Why does sklearn tf-idf vectorizer give the highest scores to stopwords?

Solution 1:

Stopwords are assigned a large value as there is a problem with your corpus and tfidf calculation.

The shape of the matrix X is (15, 42396) meaning that you have only 15 documents and these documents contains 42396 different words.

The mistake is that you are concatenating all words of a given category into one document instead of using all defined document in this snippet:

for c in brown.categories():
  doc = ' '.join(brown.words(categories=c))
  corpus.append(doc)

You can modify your code to:

for c in brown.categories():
    doc = [" ".join(x) for x in brown.sents(categories=c)]
    corpus.extend(doc)

which will create one entry per document. Therefore your X matrix will then have a shape of (57340, 42396).

This is really important as the stopwords will appear in most documents which will assign them a really low TFIDF value.

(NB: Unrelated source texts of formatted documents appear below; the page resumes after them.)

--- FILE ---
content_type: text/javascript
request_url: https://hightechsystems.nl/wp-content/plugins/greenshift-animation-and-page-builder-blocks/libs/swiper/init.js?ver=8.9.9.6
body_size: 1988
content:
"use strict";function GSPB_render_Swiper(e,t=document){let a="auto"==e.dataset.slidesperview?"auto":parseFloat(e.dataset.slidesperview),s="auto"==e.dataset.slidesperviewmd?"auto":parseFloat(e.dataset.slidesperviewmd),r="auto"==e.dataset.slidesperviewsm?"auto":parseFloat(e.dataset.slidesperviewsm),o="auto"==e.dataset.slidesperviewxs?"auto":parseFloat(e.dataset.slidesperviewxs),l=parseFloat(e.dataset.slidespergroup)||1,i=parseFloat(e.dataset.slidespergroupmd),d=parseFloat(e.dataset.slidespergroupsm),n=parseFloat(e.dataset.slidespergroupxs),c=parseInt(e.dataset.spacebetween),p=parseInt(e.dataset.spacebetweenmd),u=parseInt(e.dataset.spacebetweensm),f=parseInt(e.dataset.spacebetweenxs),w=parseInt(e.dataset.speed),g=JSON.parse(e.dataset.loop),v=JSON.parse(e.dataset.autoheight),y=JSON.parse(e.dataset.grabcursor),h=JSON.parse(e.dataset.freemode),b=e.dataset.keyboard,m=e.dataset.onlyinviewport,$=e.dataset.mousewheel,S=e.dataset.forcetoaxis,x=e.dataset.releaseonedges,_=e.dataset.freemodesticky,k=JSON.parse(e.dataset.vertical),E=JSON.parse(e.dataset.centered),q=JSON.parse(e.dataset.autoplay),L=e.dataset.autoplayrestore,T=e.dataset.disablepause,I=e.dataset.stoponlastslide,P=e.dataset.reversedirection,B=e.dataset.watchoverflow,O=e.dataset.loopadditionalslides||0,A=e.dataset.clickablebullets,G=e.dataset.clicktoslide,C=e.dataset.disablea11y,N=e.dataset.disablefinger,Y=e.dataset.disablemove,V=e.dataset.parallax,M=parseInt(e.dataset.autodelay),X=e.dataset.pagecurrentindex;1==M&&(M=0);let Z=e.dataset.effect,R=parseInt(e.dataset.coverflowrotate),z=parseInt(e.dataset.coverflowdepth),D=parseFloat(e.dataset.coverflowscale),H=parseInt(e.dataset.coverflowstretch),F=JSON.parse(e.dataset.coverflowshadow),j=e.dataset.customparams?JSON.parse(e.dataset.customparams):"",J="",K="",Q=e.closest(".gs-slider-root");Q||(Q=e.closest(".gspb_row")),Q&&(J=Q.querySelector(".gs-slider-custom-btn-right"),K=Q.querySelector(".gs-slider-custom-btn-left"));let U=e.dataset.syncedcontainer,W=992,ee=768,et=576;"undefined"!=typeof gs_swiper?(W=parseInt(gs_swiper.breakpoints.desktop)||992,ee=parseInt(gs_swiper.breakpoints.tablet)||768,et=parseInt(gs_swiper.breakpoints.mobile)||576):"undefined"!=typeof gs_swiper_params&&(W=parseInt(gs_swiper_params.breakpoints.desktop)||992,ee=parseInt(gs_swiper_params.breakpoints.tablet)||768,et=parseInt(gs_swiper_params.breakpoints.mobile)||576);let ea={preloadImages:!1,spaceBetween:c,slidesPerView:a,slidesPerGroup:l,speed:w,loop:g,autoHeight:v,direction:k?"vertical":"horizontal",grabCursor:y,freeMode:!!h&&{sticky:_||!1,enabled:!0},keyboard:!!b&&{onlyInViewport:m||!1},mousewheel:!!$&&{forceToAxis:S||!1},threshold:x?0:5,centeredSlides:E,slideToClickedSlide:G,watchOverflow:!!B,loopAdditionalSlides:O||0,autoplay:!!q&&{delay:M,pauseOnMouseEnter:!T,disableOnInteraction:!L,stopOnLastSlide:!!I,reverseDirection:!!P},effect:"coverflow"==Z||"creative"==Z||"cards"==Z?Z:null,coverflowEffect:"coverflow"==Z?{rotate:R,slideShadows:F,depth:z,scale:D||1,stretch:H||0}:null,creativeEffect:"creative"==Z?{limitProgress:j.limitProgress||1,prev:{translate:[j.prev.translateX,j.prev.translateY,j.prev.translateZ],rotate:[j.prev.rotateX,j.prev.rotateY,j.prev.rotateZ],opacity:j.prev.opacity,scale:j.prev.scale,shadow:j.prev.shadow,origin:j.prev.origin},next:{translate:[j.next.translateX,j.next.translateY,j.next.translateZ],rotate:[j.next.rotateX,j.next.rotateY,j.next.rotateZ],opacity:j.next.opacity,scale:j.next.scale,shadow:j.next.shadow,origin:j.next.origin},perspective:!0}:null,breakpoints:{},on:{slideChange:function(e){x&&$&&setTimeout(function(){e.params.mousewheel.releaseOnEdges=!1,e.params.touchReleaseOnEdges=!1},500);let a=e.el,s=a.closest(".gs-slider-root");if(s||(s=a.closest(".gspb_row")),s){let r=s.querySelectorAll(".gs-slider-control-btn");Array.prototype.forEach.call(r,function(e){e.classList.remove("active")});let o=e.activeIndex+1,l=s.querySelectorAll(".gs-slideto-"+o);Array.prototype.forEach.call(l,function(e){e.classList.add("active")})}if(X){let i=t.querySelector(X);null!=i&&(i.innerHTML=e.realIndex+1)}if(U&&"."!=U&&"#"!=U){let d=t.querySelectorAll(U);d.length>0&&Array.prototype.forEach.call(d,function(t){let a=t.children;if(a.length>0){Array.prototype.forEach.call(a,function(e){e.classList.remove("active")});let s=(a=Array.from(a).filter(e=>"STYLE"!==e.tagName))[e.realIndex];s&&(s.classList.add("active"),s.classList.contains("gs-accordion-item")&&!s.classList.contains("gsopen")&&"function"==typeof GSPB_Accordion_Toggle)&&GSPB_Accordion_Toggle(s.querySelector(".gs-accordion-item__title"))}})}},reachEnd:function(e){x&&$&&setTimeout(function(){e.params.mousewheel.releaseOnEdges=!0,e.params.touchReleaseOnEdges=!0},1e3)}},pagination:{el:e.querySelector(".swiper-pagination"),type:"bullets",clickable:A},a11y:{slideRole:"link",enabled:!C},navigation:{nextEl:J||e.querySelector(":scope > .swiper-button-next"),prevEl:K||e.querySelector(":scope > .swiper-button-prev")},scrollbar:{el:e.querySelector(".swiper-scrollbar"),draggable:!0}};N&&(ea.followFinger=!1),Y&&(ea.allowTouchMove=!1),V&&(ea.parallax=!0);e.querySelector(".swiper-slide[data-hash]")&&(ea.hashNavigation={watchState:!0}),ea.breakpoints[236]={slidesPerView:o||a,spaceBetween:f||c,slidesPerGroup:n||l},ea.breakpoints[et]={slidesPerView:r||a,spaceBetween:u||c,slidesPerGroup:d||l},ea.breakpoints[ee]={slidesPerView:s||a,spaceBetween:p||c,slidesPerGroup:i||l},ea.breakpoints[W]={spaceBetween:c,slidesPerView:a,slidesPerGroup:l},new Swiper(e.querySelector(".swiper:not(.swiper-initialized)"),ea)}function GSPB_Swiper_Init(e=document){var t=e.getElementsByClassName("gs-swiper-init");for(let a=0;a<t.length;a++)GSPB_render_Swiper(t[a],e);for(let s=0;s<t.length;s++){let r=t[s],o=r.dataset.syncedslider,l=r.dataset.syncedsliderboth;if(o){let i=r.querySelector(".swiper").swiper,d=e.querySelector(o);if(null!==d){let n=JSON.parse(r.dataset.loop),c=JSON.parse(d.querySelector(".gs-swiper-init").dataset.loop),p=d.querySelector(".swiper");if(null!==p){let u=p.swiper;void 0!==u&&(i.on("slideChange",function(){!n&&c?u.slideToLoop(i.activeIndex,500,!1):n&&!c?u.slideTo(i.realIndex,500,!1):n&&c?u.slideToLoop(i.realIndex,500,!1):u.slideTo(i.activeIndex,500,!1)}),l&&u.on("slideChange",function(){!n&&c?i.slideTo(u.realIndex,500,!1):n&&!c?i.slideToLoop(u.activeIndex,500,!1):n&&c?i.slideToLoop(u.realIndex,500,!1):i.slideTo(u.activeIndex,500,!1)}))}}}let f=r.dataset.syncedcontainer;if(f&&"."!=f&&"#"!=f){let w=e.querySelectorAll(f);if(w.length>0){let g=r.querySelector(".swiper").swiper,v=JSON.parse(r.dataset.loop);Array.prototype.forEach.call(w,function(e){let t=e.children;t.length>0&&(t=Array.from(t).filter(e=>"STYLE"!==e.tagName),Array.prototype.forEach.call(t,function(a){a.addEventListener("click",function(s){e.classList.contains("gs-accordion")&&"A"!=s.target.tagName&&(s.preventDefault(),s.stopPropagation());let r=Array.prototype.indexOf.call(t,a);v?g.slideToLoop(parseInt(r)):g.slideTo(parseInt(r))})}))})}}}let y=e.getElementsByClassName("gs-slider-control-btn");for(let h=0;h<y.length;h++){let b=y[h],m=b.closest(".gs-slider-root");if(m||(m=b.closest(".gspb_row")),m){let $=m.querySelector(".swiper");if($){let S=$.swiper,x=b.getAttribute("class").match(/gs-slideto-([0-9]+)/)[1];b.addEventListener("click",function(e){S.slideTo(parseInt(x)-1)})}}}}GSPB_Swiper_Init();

You can have a look at the 25 most important words with the following snippet:

import numpy as np
feature_names = thisvectorizer.get_feature_names_out()
sorted_nzs = np.argsort(X.data)[:-(25):-1]
feature_names[X.indices[sorted_nzs]]

Output:

 array(['customer', 'asked', 'properties', 'itch', 'locked', 'achieving',
        'jack', 'guess', 'criticality', 'me', 'sir', 'beckworth', 'visa',
        'will', 'casey', 'athletics', 'norms', 'yeah', 'eh', 'oh', 'af',
        'currency', 'example', 'movies'], dtype=object)